Extracted text: Begin

Theranos claims it has proven itself as “accurate and reliable for tens of thousands of satisfied customers through millions of tests and experiences and in on-going review by our various regulators.”

The FDA gave a nod to the company this summer and Theranos partnered with Walgreens to provide upfront costs for lab test results in real-time, using its technology.

But the Journal is not the first skeptic. Stanford medical school professor John Ioannidis, a known expert on the credibility of medical studies, cautioned the hype around Theranos in the Journal of the American Medical Association, “stealth research creates total ambiguity about what evidence can be trusted in a mix of possibly brilliant ideas, aggressive corporate announcements, and mass media hype.”

Extracted text: End
Data under study: Begin

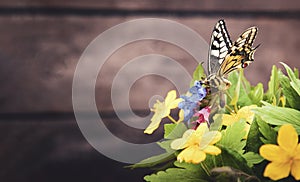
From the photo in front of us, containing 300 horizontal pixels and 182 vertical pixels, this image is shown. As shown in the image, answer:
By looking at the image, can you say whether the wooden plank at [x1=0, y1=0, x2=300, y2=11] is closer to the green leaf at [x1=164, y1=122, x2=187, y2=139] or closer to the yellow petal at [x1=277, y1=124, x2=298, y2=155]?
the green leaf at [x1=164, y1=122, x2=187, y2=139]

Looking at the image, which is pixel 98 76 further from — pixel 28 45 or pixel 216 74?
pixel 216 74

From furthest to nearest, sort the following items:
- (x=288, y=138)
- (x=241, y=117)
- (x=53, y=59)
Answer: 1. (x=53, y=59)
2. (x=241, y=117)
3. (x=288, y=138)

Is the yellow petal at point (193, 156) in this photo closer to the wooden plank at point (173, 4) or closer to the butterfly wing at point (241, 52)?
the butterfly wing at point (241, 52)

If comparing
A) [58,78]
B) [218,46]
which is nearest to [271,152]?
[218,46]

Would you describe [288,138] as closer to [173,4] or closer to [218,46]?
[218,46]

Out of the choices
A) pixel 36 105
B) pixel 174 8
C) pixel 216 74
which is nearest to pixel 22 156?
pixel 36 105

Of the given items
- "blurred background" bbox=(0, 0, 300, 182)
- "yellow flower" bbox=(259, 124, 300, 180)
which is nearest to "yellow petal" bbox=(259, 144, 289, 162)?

Data under study: End

# Actions to take:
[1] Reproduce everything in the passage on Theranos from "Theranos claims it" down to "using its technology.".
[2] Resume the passage on Theranos at the point where it stops.

# Answers for each item:
[1]
Theranos claims it has proven itself as “accurate and reliable for tens of thousands of satisfied customers through millions of tests and experiences and in on-going review by our various regulators.”

The FDA gave a nod to the company this summer and Theranos partnered with Walgreens to provide upfront costs for lab test results in real-time, using its technology.

[2]
The WSJ wrote previously about others in the field questioning the claims of the company, interviewing experts in the field. And Jerry Yeo, a professor and director of Clinical Chemistry Laboratories at the University of Chicago, questioned the company’s practices in Business Insider: They completely bypassed the traditional process of peer review or publishing in peer-reviewed journals or having peer labs evaluate their product,” he said. 

“Stories like this come along when you threaten to change things, seeded by entrenched interests that will do anything to prevent change, but in the end nothing will deter us from making our tests the best and of the highest integrity for the people we serve, and continuing to fight for transformative change in health care,” Theranos stated today.